In addition, it has been consistently decided that the addition of generic or descriptive terms to an otherwise distinctive mark name is to be considered confusingly similar to the mark. See, e.g., Quixar Investments, Inc. v. Dennis Hoffman, WIPO Case No. D2000-0253. Further, “insurace” is a common misspelling of the word “insurance”. Also, the words “claim”, “finance” and “insurance” are closely related to the activities of Complainant, and the word “online” identifies the Internet activities of a business. Finally, the likelihood of confusion between the disputed domain names and the ALLSTATE trademark is reinforced by the fact that the websites to which the disputed domain names resolve display various advertising links in the field of insurance.
Also, the addition of the suffix “.com” is non-distinctive because it is required for the registration of the domain name. RX America, LLC v. Matthew Smith, WIPO Case No. D2005-0540.
Therefore, the Panel finds that the disputed domain names <allstateclaim.com>, <allstatefinance.com>, <allstateinsurace.com> and <allstateonline.com> are clearly confusingly similar to Complainant’s trademarks and, as a result, finds that the requirement of paragraph 4(a)(i) of the Policy is met.

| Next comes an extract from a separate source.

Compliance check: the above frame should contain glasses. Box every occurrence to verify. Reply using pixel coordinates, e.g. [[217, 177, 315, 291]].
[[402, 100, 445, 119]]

F. Rights or Legitimate Interests
The Panel finds as reasonable Complainant’s contention that Respondent is not commonly known by the disputed domain names. The practice of using a proxy service to achieve registration of domain names creates a potential for abuse by cybersquatters. While there can be valid reasons for a person wishing to protect privacy by means of a proxy service, that is a factor pointing in direction of bad faith in a great variety of cases. See Barclays Bank PLC v. Privacy Protect/Callum Macgregor, WIPO Case No. D2010-1988. And the fact that the domain names <allstateclaim.com> and <allstateinsurace.com> are being offered for sale is a further indication of lack of legitimate interests in such domain names.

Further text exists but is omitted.